Когда мы приземлились, вечернее небо было ясным. Я прибыл в город прежде, чем солнце зашло окончательно, а перед дверями Филиппа Барнса оказался немногим позже.
На мой звонок открыла девочка лет так семи-восьми. Она смотрела на меня большими карими глазами и не говорила ни слова.
– Я хотел бы поговорить с мистером Барнсом, – сказал я.
Она повернулась и отступила за угол.
Грузный медлительный человек в нижней рубашке, с лысиной на полголовы и очень розовый ввалился в коридор и уставился на меня. В его левой руке была зажата пачка газет.
– Чего вам надо? – спросил он.
– Я насчет вашего брата.
– Э?
– А может, мне можно войти? Это путаное дело.
Он открыл дверь, но вместо того, чтобы впустить меня, вышел сам.

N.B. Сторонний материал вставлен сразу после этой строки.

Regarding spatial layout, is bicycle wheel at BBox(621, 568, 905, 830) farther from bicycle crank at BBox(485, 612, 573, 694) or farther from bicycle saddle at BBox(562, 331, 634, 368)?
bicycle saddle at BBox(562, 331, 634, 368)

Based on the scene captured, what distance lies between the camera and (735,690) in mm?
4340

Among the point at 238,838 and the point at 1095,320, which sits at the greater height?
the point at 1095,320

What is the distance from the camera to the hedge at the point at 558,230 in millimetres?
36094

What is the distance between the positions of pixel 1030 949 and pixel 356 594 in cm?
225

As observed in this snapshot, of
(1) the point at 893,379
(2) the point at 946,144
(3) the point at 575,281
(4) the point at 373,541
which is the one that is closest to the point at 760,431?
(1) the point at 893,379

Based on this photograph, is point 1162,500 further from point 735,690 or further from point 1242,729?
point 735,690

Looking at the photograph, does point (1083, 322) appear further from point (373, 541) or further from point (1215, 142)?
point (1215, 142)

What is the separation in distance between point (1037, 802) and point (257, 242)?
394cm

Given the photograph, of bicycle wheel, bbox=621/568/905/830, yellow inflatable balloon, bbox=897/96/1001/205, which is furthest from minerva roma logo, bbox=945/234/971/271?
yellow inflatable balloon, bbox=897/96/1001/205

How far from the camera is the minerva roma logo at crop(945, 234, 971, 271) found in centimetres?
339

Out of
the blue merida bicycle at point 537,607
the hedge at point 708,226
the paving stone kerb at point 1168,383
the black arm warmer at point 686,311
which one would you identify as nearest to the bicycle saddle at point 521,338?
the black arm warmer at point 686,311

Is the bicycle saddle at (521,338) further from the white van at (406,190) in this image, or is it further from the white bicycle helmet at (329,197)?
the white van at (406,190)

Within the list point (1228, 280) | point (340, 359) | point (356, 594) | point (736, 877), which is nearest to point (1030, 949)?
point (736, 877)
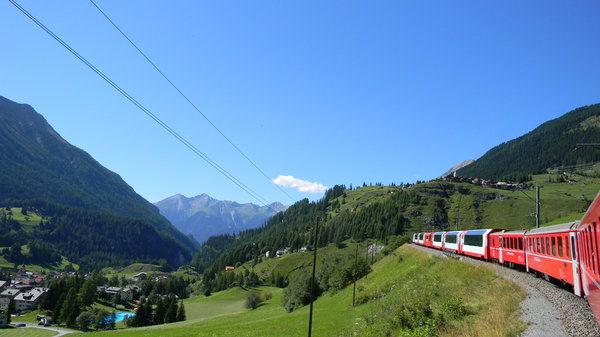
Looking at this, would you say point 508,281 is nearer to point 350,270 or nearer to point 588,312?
point 588,312

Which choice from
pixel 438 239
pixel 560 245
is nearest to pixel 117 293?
pixel 438 239

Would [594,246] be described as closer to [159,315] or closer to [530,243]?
[530,243]

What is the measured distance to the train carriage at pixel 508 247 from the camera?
33344mm

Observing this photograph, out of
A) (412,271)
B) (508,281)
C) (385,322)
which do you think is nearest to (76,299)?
(412,271)

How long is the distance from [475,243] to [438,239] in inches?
1003

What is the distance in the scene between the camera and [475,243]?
48.4m

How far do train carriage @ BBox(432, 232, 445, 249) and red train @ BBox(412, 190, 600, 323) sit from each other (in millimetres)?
12933

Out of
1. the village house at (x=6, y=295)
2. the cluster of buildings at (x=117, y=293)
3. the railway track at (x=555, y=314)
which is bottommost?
the cluster of buildings at (x=117, y=293)

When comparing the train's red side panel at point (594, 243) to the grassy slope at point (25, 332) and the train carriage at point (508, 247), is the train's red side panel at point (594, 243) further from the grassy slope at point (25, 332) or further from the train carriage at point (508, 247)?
the grassy slope at point (25, 332)

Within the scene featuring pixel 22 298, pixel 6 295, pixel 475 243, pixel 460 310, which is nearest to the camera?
pixel 460 310

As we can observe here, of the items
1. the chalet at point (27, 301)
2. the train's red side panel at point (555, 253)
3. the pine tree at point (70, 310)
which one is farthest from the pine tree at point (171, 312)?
the train's red side panel at point (555, 253)

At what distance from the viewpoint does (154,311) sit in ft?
388

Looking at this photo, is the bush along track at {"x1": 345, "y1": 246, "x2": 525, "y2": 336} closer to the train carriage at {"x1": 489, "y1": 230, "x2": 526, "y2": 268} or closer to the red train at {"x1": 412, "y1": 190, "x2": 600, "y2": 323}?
the red train at {"x1": 412, "y1": 190, "x2": 600, "y2": 323}

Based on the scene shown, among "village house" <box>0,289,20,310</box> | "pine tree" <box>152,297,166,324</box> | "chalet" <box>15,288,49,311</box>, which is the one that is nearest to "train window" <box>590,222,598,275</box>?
"pine tree" <box>152,297,166,324</box>
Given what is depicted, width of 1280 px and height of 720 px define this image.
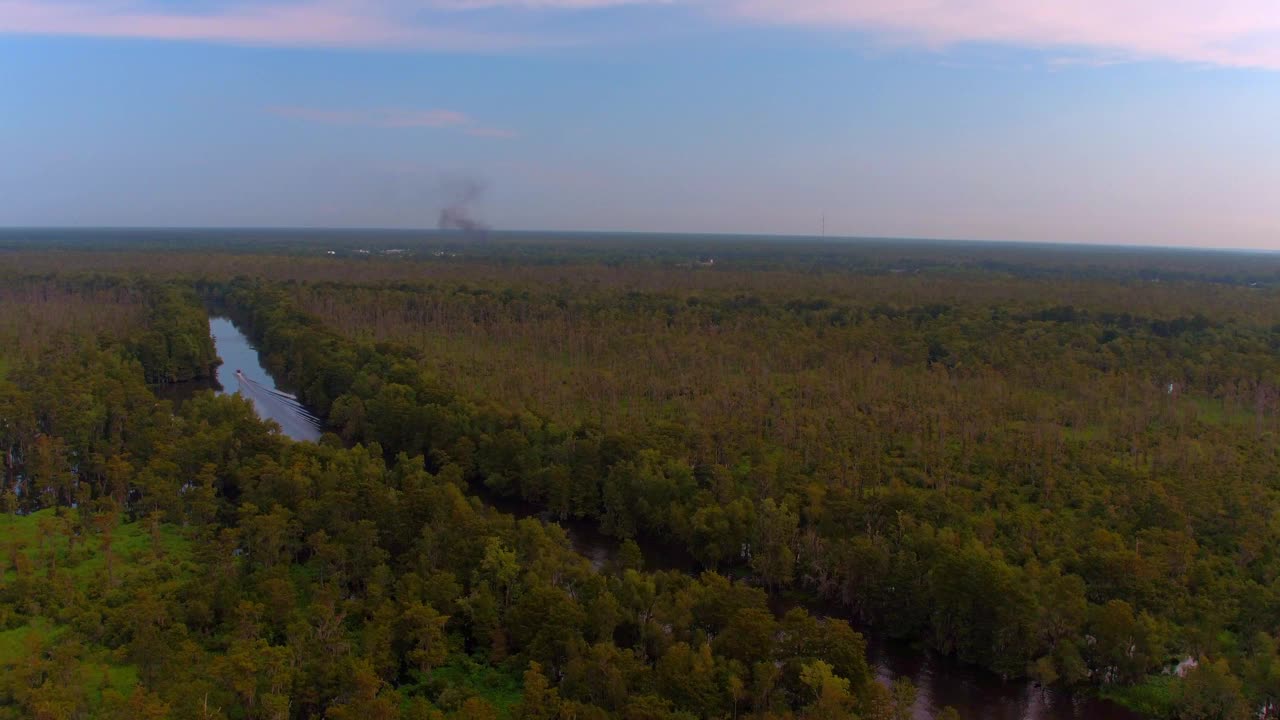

– Потолкуем об этом здесь, – сказал он.
– Ладно. Я только хотел выяснить, говорил ли он когда-нибудь вам о некоем механизме, над которым он когда-то работал – его называли Палачом.
– Ты фараон?
– Нет.
– Тогда с чего это тебя заинтересовало?
– Я работаю на частное детективное агентство, пытающееся разобраться в судьбе оборудования, созданного в ходе работы над проектом, в котором участвовал ваш брат. Это оборудование – робот, и он неожиданно появился неподалеку отсюда и очень может быть опасным.
– Покажите-ка какой-нибудь документ.
– Таких не водится.
– А звать тебя как?
– Джон Донни.
– И ты думаешь, что у брата было какое-то краденое оборудование перед его смертью? Дай-ка я скажу тебе кое-что…
– Нет. Не краденое, – возразил я. – И я не думаю, что оно находилось у него.
– Тогда о чем речь?
– Эта штука – ну, она похожа на робота. Из-за кое-какой особой подготовки, которую раньше получил Мэнни, у него появилась способность отыскивать эту штуку. Он мог даже притягивать ее. Я просто хочу выяснить, говорил ли он что-нибудь о ней. Мы пытаемся эту штуку отыскать.
– Мой брат был респектабельным бизнесменом, и мне не нравятся твои обвинения. Особенно то, что я слышу их сразу после похорон. Думаю, мне пора пойти и позвать фараонов, чтобы они задали кое-какие вопросы тебе.
– Минуточку. Полагаю, я сказал вам, что у нас есть кое-какие причины считать, что именно этот механизм мог убить вашего брата?
Розовый цвет лица сменился багровым, скулы неожиданно обрисовались. Я не был подготовлен к тому потоку ругани, что хлынул из него. На минутку мне показалось, что он вот-вот меня ударит. – Погодите-ка секунду, – сказал я, когда он переводил дыхание, – что такого я сказал?
– Ты или решил пошутить над смертью, или глупее, чем выглядишь.